For many years the price of z/OS memory has been decreasing, and IBM has been pushing the idea of large amounts of memory. Db2 for z/OS has virtually eliminated its virtual storage constraints.

Db2 performs best when it has lots of memory (i.e. real memory). Memory is still not free, but large memory can save money by reducing CPU consumption while at the same time reducing Db2 transaction response time. More memory also increases Db2 availability in cases where it is necessary to dump the Db2 address space, because if dumping causes paging to occur, the dump will take longer, and Db2 is not available during that time.

Db2 Buffer Pool Analyzer for z/OS

The first thing that comes to mind for the use of large memory is to increase the size of Db2 buffer pools. This can reduce the number of synchronous I/Os by increasing the buffer hit ratio. Furthermore, reducing the number of synchronous I/Os will reduce CPU consumption, because I/Os cost CPU time.
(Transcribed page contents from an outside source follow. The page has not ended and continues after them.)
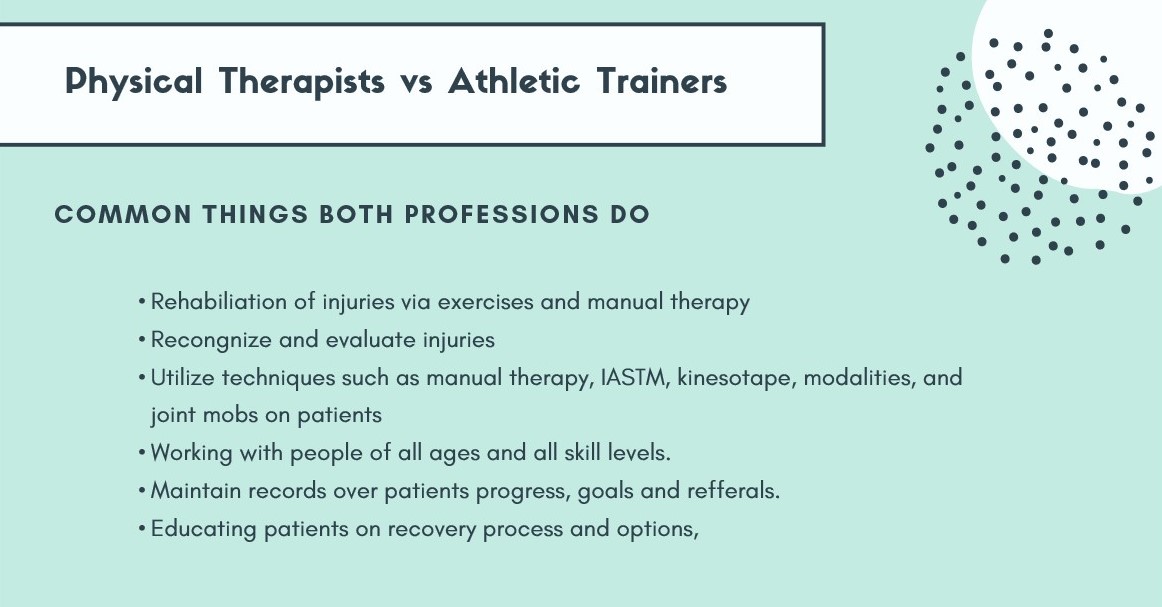 Physical Therapists vs Athletic Trainers

COMMON THINGS BOTH PROFESSIONS DO

• Rehabiliation of injuries via exercises and manual therapy
• Recongnize and evaluate injuries
• Utilize techniques such as manual therapy, IASTM, kinesotape, modalities, and joint mobs on patients
• Working with people of all ages and all skill levels.
• Maintain records over patients progress, goals and refferals.
• Educating patients on recovery process and options,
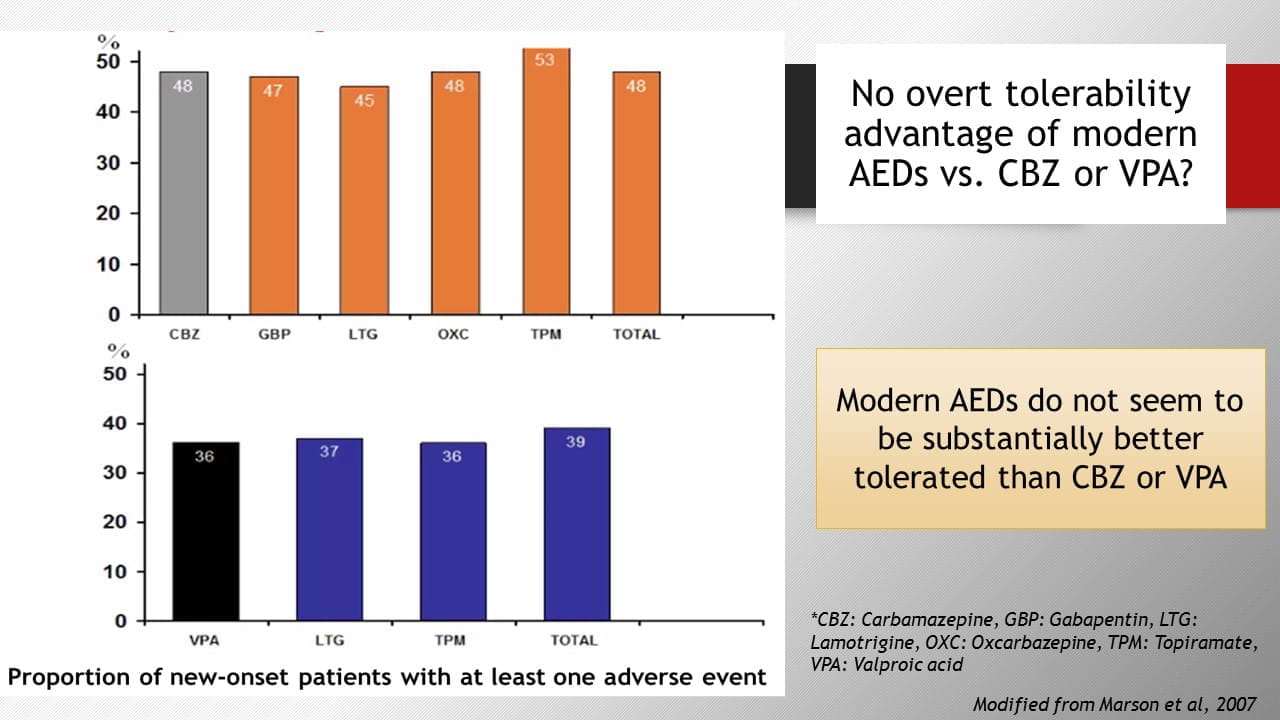 %
50
40
30
20
10
0

48 47 45 48 53 48

CBZ GBP LTG OXC TPM TOTAL

%
50
40
30
20
10
0

36 37 36 39

VPA LTG TPM TOTAL

Proportion of new-onset patients with at least one adverse event

No overt tolerability advantage of modern AEDs vs. CBZ or VPA?

Modern AEDs do not seem to be substantially better tolerated than CBZ or VPA

*CBZ: Carbamazepine, GBP: Gabapentin, LTG: Lamotrigine, OXC: Oxcarbazepine, TPM: Topiramate, VPA: Valproic acid

Modified from Marson et al, 2007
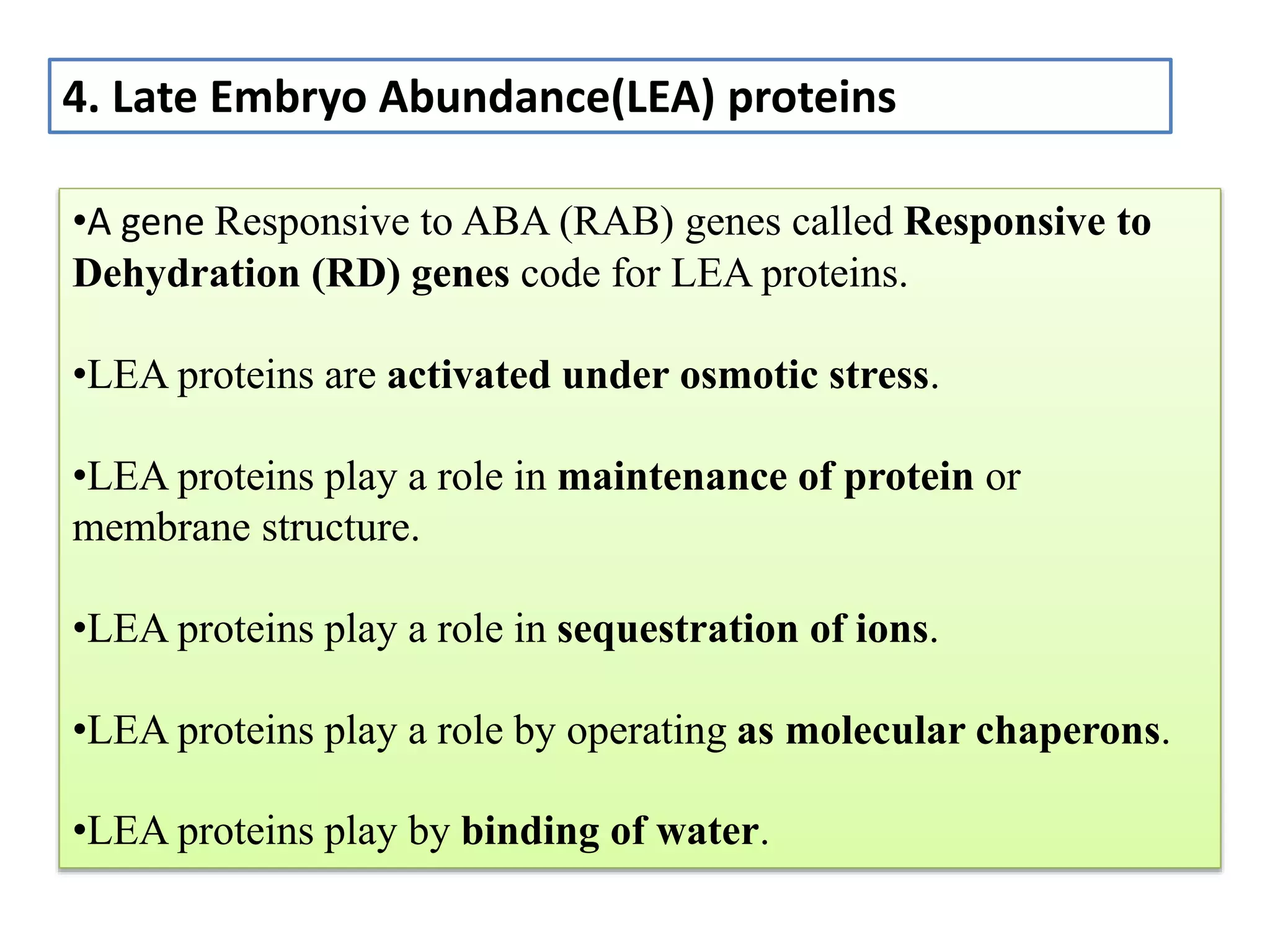 4. Late Embryo Abundance(LEA) proteins

•A gene Responsive to ABA (RAB) genes called Responsive to Dehydration (RD) genes code for LEA proteins.

•LEA proteins are activated under osmotic stress.

•LEA proteins play a role in maintenance of protein or membrane structure.

•LEA proteins play a role in sequestration of ions.

•LEA proteins play a role by operating as molecular chaperons.

•LEA proteins play by binding of water.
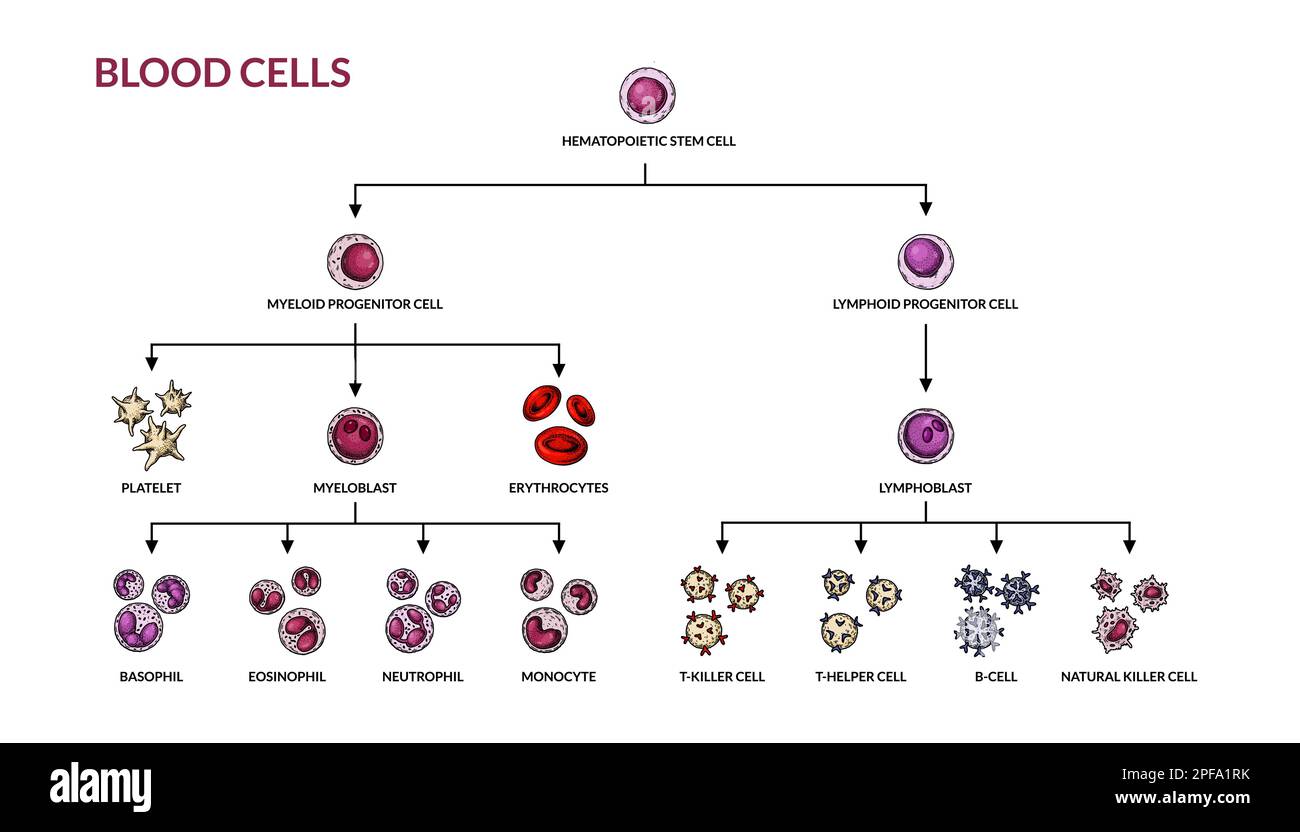 BLOOD CELLS

HEMATOPOIETIC STEM CELL

MYELOID PROGENITOR CELL

LYMPHOID PROGENITOR CELL

PLATELET

MYELOBLAST

ERYTHROCYTES

LYMPHOBLAST

BASOPHIL

EOSINOPHIL

NEUTROPHIL

MONOCYTE

T-KILLER CELL

T-HELPER CELL

B-CELL

NATURAL KILLER CELL

alamy

Image ID: 2PFA1RK
www.alamy.com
But, in the past customers have been reluctant to buy more memory without having the confidence that more memory would improve the performance. (That was especially true when memory was more expensive.) There is an old Db2 buffer pool simulation tool called Db2 Buffer Pool Analyzer for z/OS that requires collecting a Getpage trace (Db2 ifcid 198).

That tool had the flexibility to simulate moving Db2 objects from one buffer pool to another and to run the simulation with many permutations using the same trace. However, as memory sizes became very large, the size of the trace also needed to become very large. Eventually, this became impractical and IBM stopped recommending it.

Db2 Buffer Pool Simulation

In recent years IBM developed a more practical solution. It built a simulation facility into Db2 itself. Unlimited buffer pool sizes can be simulated accurately and can be run for long durations, such as hours or days. This simulation facility is simple to use. It is done by specifying a simulated buffer pool size parameter called SPSIZE. This complements the actual buffer pool size parameter called VPSIZE.

Db2 uses storage to track the pages in the simulated buffer pool, but it does not actually allocate the buffers. The approximate amount of storage used for tracking purposes is 2% of SPSIZE*4KB. For example, if SPSIZE is 6553600, approximately 500MB of storage is needed (regardless of the page size). The estimated CPU cost of simulation is 1% for each simulated buffer pool.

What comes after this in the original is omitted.